■ **WHAT THE TASK ASKS**:
Starting at the line that contains "Within the selection", copy each line through the end of the listing below. Include both ends and output nothing more.

Source data:
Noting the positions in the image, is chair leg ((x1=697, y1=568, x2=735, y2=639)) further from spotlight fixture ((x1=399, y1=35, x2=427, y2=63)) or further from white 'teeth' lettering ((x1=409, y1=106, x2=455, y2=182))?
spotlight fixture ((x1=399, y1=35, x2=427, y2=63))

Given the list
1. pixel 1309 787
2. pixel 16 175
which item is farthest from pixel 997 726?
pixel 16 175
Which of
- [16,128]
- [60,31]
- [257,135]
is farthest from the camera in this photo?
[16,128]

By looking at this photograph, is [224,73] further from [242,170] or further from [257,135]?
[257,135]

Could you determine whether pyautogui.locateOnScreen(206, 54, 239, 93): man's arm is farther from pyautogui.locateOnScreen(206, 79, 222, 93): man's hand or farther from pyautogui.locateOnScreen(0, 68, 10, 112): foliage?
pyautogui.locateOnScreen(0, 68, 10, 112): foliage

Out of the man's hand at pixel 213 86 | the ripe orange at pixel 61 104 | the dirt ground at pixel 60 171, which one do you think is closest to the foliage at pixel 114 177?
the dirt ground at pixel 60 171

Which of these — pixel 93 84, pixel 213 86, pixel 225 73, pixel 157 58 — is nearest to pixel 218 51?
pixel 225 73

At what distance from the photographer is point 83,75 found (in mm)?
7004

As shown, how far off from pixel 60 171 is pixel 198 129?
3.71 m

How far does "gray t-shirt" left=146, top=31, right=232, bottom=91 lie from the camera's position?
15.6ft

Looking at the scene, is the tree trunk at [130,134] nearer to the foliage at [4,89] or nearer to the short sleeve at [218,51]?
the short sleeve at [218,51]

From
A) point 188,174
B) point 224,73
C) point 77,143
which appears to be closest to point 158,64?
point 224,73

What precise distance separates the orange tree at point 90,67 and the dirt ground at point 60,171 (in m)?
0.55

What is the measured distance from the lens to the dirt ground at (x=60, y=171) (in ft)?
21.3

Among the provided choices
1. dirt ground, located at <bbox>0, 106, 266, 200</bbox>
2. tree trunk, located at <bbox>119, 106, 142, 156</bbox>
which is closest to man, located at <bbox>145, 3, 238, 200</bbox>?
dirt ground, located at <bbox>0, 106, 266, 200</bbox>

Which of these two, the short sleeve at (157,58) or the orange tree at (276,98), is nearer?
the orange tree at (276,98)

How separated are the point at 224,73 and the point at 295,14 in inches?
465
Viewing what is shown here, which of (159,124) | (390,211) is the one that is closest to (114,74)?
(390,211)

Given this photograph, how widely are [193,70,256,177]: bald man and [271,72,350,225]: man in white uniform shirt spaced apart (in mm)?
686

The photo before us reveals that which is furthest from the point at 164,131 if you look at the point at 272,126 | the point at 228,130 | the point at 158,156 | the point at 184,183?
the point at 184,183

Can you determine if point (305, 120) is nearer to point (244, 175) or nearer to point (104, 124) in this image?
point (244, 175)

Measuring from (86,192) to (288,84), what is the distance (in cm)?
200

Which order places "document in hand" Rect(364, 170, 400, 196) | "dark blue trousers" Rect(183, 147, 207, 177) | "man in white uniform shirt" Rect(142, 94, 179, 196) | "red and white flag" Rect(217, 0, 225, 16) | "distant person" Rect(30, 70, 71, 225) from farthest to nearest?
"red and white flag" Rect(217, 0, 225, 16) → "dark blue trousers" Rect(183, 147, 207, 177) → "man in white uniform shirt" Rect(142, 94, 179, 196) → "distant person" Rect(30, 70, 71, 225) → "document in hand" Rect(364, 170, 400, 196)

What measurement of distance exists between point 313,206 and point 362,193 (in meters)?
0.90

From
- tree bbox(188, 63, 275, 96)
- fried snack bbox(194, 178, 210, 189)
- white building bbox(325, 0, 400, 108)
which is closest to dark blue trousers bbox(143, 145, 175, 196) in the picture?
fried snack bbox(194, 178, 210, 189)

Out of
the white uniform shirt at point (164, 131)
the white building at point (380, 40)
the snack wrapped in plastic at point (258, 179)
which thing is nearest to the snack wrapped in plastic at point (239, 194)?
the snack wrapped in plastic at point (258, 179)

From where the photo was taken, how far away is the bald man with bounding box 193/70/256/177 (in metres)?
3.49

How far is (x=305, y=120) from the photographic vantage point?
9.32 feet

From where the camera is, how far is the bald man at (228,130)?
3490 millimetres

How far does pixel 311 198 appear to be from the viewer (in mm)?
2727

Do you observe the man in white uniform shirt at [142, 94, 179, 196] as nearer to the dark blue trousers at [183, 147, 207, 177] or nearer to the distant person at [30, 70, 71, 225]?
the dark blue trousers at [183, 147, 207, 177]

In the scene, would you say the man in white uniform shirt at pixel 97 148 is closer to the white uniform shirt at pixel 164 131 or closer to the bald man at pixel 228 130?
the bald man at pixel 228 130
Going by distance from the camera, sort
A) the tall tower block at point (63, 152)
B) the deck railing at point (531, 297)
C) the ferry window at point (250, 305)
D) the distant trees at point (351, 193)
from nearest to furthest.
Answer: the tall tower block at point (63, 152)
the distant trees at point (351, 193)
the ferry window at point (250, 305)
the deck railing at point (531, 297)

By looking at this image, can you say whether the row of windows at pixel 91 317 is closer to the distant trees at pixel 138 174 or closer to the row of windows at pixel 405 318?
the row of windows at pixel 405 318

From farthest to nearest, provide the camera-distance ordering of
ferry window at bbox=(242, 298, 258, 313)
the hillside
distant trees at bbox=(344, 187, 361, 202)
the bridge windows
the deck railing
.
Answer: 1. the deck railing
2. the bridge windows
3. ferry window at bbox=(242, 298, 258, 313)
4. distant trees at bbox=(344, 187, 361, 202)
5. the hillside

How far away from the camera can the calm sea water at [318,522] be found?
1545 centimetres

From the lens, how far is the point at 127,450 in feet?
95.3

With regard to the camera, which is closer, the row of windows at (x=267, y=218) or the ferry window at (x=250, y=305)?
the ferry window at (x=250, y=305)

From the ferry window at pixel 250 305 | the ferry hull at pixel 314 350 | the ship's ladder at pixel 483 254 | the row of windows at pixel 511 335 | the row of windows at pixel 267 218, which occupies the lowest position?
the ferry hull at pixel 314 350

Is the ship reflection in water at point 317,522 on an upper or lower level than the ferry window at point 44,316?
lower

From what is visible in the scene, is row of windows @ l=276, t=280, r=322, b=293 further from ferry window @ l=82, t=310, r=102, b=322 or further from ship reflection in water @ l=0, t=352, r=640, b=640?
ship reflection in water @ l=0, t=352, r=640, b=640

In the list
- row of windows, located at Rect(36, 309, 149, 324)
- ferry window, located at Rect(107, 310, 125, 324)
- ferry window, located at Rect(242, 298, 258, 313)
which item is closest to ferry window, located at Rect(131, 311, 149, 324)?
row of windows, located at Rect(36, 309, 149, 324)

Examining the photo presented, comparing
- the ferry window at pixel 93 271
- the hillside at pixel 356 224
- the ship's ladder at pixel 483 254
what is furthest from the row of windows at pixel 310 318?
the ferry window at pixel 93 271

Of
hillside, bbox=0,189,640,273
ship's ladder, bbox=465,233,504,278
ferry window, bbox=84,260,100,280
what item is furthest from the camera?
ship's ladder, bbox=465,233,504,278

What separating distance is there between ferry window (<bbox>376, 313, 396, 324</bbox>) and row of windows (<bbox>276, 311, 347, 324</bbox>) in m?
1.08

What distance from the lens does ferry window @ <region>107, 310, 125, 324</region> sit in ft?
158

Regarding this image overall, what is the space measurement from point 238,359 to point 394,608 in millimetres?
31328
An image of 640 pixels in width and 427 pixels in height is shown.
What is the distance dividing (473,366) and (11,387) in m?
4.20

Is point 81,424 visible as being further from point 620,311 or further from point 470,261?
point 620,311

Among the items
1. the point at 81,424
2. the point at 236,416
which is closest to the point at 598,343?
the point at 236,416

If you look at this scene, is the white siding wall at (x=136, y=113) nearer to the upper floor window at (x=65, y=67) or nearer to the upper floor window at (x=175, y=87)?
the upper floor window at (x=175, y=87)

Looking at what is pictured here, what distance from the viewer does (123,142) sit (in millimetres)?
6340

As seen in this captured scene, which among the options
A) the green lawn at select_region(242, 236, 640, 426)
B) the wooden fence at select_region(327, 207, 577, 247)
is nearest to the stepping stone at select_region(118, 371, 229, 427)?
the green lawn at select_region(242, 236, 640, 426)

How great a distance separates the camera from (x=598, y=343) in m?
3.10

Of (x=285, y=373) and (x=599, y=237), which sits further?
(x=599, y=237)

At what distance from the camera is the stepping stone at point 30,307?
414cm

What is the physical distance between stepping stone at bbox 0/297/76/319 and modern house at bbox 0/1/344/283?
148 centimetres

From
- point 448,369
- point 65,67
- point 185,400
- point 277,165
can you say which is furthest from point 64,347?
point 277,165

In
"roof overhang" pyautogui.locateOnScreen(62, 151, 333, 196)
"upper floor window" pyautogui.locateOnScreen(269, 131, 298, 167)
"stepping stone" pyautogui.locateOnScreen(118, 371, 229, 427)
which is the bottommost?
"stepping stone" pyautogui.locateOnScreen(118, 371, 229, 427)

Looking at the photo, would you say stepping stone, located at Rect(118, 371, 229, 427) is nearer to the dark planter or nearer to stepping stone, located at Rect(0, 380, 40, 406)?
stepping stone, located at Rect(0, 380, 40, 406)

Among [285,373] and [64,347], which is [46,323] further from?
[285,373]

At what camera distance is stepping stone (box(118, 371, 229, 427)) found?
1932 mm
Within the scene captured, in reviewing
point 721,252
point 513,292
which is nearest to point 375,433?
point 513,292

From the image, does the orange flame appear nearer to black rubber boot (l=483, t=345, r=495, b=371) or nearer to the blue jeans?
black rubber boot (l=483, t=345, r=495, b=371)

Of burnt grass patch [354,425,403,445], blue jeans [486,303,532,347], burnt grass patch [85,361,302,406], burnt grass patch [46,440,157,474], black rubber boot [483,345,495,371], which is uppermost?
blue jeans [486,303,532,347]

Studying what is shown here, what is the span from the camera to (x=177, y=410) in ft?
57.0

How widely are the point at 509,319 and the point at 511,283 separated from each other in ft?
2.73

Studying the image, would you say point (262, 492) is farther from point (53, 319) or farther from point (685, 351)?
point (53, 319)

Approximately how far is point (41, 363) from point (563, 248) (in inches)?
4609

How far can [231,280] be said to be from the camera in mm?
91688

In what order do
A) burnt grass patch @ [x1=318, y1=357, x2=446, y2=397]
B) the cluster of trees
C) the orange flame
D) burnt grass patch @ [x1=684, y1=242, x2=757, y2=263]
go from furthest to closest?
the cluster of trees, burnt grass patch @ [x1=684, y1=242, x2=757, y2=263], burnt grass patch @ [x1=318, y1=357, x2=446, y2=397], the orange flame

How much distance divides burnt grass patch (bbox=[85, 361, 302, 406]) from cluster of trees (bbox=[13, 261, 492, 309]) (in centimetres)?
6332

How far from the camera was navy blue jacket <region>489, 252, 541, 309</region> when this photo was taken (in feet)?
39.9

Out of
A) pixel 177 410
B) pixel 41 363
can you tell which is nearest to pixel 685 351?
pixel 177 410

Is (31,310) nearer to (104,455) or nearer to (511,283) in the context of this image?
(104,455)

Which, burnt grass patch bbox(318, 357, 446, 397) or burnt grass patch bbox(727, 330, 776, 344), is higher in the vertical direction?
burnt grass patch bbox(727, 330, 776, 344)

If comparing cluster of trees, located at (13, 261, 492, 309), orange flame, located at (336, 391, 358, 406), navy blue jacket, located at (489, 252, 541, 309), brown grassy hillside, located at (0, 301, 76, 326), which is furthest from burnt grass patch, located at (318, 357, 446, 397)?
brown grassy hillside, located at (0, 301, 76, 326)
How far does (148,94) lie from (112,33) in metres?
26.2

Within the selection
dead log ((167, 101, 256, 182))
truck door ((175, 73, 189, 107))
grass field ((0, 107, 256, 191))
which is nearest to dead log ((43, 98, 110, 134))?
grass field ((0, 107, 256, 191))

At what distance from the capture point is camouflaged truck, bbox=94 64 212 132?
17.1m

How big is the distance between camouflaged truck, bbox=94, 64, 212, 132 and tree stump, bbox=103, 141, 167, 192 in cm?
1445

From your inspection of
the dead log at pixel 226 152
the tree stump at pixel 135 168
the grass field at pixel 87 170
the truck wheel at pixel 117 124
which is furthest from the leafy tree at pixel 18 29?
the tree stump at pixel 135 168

■ **ANSWER BELOW**:
Within the selection
dead log ((167, 101, 256, 182))
truck door ((175, 73, 189, 107))
grass field ((0, 107, 256, 191))
which is nearest to dead log ((43, 98, 110, 134))?
grass field ((0, 107, 256, 191))

At what distance from the capture point is camouflaged truck, bbox=94 64 212 132?
17.1m

How big is the distance between camouflaged truck, bbox=94, 64, 212, 132 and tree stump, bbox=103, 141, 167, 192 in cm?
1445

From your inspection of
the dead log at pixel 226 152
the tree stump at pixel 135 168
the grass field at pixel 87 170
the truck wheel at pixel 117 124
which is furthest from the leafy tree at pixel 18 29?
the tree stump at pixel 135 168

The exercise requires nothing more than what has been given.